La manière de classer les gens, tout comme sur le spectre, est arbitraire : il n’y a pas de consensus de par la nature des variations intersexes. Est-ce qu’une femme XY mais n’ayant aucune caractéristiques masculines est plus proche du centre qu’un homme avec un utérus dans l’abdomen ? Comment classer ce genre de choses ? Il n’existe pas une infinité de variations, le nombre de troubles du développement sexuel tourne autour de 40, et ils sont tous répertoriés. Ce qui est infini, ce sont les variations naturelles des corps, dans une catégorie sexuelle définie.
Le problème avec ces modèles
Le premier problème, au delà du mensonge, est dans le respect apporté aux personnes intersexes. En effet, ces modèles sous-entendent à peine qu’une femme poilue est moins une femme qu’une femme qui a moins de poils. Une femme qui a fait retirer ses seins est-elle plus un homme, désormais ? Qu’en est-il d’un homme avec un petit pénis, ou pas de barbe ? Classer les gens selon ces critères est offensant, faux, et dangereux.
Imaginez une seconde un adolescent qui se fait harceler car il est efféminé. Il n’a pas de poils, une voix haute, avec des cheveux mi-longs. Il s’en plaint à un professeur. Sauf que selon ce modèle, il est effectivement plus une femme que ses camarades. La solution serait alors qu’il accepte qu’il est en partie femme ? Plutôt que d’accepter que les gens peuvent avoir des physiques très variés, ces modèles mettent tout le monde dans des boîtes arbitraires. Venant du groupe qui n’aime pas le sexe car il met les gens dans des boîtes justement, ne serais-ce pas plus judicieux d’accepter que le sexe n’est qu’une part de l’identité d’une personne, n’a rien à voir avec la personnalité, et ne devrait jamais être sujet à moqueries ?
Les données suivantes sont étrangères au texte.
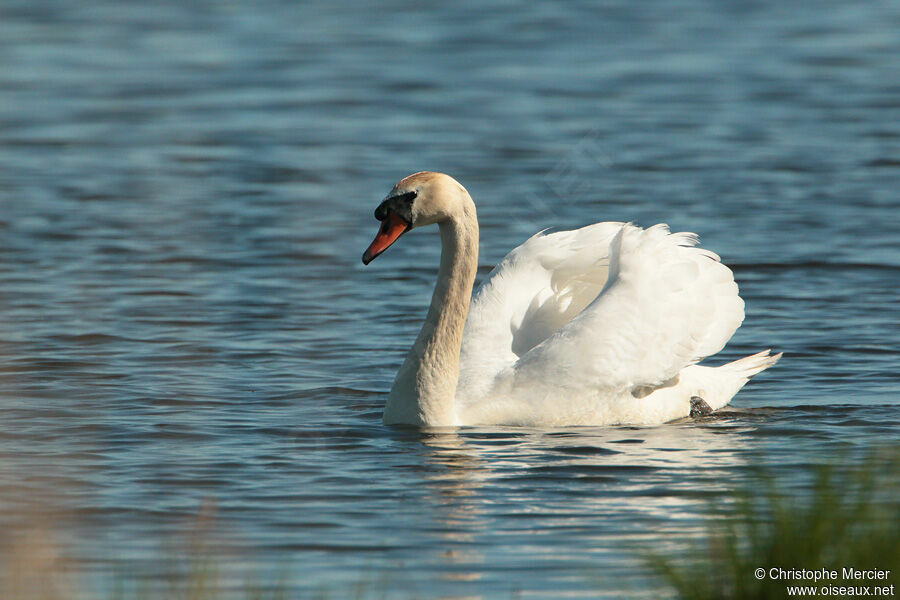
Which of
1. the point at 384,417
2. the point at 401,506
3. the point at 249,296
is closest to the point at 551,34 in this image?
the point at 249,296

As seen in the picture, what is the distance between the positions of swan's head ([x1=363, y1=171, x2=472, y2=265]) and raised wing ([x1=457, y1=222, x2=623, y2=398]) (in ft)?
3.05

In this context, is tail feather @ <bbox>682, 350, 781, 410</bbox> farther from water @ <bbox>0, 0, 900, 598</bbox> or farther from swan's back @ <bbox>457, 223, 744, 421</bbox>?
swan's back @ <bbox>457, 223, 744, 421</bbox>

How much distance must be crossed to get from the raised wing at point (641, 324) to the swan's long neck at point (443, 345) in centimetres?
32

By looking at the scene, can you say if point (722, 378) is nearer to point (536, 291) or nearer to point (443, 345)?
point (536, 291)

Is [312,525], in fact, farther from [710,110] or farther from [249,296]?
[710,110]

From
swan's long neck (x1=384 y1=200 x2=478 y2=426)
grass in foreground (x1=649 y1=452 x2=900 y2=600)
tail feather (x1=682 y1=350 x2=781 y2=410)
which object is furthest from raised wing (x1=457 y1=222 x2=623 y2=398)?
grass in foreground (x1=649 y1=452 x2=900 y2=600)

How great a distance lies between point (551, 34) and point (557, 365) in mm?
17643

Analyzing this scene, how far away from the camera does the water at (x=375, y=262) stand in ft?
23.2

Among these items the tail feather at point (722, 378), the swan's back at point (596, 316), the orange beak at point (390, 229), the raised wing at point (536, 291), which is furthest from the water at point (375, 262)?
the orange beak at point (390, 229)

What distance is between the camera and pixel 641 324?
8.80 m

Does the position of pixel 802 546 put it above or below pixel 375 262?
above

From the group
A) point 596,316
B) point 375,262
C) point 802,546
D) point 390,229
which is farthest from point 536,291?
point 802,546

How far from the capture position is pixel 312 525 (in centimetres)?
699

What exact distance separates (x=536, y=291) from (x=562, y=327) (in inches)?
21.3
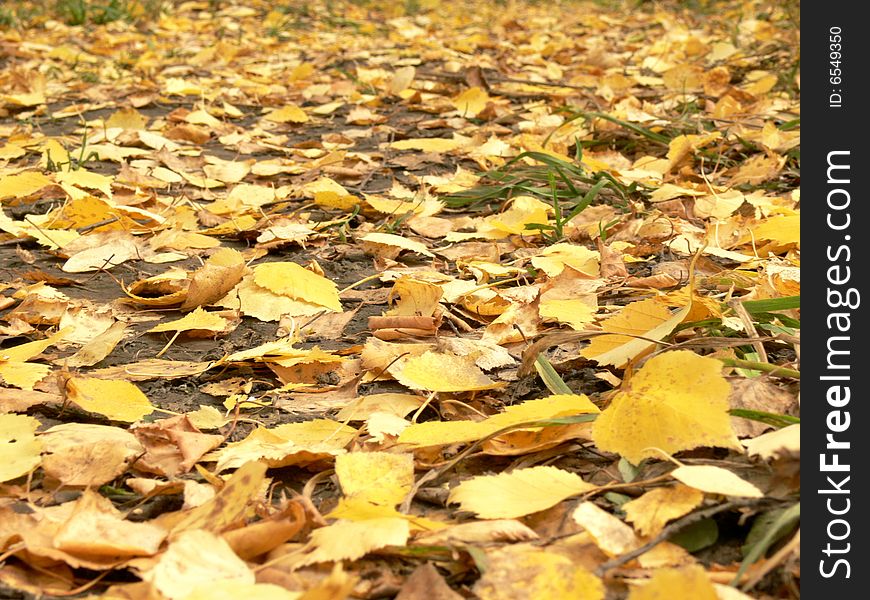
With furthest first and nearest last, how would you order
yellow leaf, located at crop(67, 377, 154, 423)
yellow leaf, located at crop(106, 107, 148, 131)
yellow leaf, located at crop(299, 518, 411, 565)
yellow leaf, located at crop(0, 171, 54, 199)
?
yellow leaf, located at crop(106, 107, 148, 131), yellow leaf, located at crop(0, 171, 54, 199), yellow leaf, located at crop(67, 377, 154, 423), yellow leaf, located at crop(299, 518, 411, 565)

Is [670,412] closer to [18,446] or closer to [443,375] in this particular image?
[443,375]

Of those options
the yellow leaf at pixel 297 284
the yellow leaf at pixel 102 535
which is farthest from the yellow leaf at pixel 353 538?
the yellow leaf at pixel 297 284

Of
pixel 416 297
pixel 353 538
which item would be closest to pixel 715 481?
pixel 353 538

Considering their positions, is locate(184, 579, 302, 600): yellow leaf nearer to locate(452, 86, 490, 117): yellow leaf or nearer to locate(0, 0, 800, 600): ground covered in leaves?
locate(0, 0, 800, 600): ground covered in leaves

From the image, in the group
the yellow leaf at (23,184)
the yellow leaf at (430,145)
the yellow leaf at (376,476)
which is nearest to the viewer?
the yellow leaf at (376,476)

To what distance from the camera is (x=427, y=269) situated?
62.1 inches

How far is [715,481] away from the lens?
2.43 feet

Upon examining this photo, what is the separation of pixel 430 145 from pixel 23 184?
987 mm

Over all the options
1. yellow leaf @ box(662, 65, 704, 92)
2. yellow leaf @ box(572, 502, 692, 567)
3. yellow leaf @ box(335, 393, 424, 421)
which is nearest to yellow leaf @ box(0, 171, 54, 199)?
yellow leaf @ box(335, 393, 424, 421)

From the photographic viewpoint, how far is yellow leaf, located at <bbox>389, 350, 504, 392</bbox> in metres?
1.04

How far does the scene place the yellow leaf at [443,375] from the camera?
104 cm

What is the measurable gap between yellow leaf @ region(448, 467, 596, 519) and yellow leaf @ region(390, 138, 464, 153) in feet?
5.16

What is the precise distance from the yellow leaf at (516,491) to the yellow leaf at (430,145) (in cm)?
157

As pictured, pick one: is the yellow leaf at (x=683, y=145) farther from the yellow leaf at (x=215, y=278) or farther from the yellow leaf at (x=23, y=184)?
the yellow leaf at (x=23, y=184)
L’autre problème vient de la protection des catégories protégées sur la base du sexe : les femmes, les homosexuel.les, les transgenres. Dans la loi, il est interdit de discriminer une femme à l’embauche en raison de son sexe. Si un homme peut se revendiquer femme ou qu’une femme est perçue comme un homme, cette protection n’existe plus. Un employeur peut refuser toutes les femmes et justifier que ça ne compte pas car elles sont plus du côté « homme » de la courbe que la moyenne. Ce n’est donc pas en raison de leur sexe !
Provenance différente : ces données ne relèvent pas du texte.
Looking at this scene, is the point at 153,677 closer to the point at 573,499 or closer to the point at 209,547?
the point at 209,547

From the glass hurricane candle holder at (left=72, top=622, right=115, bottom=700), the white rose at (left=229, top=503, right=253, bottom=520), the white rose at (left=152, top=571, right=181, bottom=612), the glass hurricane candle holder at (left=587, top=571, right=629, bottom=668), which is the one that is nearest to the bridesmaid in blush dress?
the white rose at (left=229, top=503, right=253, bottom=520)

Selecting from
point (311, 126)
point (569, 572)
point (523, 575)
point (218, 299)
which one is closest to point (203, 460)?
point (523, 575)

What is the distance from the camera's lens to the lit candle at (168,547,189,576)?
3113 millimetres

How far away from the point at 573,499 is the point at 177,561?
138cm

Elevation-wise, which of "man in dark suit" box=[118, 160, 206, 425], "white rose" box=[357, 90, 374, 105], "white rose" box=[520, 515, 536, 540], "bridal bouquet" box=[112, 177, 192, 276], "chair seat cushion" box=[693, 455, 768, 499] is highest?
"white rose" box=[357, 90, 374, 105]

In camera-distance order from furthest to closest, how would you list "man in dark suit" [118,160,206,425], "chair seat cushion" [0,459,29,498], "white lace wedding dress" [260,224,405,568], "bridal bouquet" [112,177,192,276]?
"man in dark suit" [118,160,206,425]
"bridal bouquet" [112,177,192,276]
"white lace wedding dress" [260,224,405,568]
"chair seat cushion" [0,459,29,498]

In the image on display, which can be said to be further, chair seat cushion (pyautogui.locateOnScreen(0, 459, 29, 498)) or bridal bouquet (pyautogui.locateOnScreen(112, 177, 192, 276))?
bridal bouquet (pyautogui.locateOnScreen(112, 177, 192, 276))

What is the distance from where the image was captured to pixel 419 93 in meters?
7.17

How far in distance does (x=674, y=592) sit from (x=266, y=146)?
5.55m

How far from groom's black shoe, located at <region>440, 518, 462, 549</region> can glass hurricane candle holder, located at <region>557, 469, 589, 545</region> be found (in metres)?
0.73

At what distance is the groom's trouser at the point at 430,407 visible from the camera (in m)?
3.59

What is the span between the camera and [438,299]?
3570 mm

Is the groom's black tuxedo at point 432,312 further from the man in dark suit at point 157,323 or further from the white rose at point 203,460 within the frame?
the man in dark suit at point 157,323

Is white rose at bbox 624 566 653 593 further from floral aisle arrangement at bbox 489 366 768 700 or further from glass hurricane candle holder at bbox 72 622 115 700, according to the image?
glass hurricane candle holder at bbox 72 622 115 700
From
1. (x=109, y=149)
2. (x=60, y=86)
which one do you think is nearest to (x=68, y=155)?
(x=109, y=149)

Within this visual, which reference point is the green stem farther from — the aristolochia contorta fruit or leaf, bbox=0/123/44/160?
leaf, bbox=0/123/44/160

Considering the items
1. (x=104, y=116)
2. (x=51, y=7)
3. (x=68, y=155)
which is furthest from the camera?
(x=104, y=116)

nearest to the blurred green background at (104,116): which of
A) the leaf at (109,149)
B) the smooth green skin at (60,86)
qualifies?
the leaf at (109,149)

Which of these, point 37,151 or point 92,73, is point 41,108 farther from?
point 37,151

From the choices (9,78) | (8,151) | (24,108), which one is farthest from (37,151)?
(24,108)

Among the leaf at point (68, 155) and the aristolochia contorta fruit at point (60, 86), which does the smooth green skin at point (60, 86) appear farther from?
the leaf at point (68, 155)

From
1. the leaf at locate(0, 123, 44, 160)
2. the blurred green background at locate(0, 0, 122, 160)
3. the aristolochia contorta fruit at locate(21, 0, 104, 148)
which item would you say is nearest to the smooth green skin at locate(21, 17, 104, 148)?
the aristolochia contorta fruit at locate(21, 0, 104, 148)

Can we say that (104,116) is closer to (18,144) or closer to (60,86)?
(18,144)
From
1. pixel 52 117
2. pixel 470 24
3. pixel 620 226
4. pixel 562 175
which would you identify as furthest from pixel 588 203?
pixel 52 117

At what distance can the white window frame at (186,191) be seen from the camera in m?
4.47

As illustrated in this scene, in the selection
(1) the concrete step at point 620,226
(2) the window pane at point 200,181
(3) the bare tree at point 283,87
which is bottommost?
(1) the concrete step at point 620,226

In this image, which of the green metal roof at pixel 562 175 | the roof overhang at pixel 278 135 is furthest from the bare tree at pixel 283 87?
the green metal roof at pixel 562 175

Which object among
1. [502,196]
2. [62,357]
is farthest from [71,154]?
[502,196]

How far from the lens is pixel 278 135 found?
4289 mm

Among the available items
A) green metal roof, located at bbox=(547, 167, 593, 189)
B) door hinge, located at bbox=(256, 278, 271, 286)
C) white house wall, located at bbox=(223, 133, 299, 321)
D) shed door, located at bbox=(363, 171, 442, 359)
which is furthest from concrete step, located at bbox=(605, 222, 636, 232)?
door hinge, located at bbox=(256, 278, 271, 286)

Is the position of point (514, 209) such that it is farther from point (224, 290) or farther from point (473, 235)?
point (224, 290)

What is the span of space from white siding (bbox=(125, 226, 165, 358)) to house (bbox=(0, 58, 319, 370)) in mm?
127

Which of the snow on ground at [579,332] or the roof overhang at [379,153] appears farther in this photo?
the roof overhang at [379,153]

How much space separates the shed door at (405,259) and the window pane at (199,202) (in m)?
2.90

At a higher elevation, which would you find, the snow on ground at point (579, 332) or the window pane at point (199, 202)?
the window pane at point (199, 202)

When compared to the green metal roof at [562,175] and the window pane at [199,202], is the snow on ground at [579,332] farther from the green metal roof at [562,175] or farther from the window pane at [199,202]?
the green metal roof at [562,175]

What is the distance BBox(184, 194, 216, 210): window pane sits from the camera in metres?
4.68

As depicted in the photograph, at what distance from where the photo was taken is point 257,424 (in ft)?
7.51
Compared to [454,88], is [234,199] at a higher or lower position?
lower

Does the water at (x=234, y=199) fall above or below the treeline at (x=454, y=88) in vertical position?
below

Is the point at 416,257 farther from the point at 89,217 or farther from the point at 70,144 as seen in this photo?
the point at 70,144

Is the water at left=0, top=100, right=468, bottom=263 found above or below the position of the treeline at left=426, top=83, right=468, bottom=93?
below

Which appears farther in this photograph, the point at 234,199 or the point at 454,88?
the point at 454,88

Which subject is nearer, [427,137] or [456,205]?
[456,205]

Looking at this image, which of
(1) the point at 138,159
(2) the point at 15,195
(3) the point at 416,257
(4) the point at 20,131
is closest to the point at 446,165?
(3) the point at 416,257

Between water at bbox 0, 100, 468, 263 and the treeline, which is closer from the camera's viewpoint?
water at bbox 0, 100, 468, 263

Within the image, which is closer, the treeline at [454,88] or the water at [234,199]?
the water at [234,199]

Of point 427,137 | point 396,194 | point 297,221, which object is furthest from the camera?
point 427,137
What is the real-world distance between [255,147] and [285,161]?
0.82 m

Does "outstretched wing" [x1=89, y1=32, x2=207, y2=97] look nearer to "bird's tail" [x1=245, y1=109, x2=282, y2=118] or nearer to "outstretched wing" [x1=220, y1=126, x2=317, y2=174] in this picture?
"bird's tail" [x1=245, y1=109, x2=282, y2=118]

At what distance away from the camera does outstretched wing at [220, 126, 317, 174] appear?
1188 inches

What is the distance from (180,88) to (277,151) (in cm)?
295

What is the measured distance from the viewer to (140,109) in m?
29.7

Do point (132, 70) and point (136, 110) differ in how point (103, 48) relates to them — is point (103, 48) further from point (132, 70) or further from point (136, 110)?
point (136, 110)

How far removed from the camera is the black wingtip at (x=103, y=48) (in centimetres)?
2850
De la même manière, si on reconnais qu’un homme peut tomber enceinte, alors il devient acceptable pour les hommes (non trans) et les femmes trans (qui ne peuvent pas tomber enceintes) d’avoir leur mot à dire dans ce débat… Car après tout l’avortement est un problème d’hommes, aussi ! Les catégories sexuelles, dans ce genre de cas, servent à protéger, pas à restreindre.
Retirer la catégorie sur laquelle sont basées les protections sociales de groupes oppressés ne peut pas se faire sans problèmes pour ce groupe, et ce n’est pas quelque chose que les activistes trans qui poussent ce modèle sont prêts à entendre : la plupart sont homophobes et misogynes. Les protections basées sur le sexe ont beau les protéger, ils préfèrent baser leurs protections (et celles des autres !) sur le genre, qui est arbitraire est non fiable. On ne peut pas observer le genre, mais on devrait l’utiliser dans les lois ?
Conclusion
Le sexe est binaire, le sexe n’est pas un spectre, le spectre n’est pas bimodal, et son effacement n’entraînera rien de bon. Utiliser les personnes intersexes comme argument pour leur retirer leurs protections est abusif, et simplement mal. Une femme intersexe subit le sexisme comme n’importe quelle femme, en plus de subir les dommages liés à sa condition médicale.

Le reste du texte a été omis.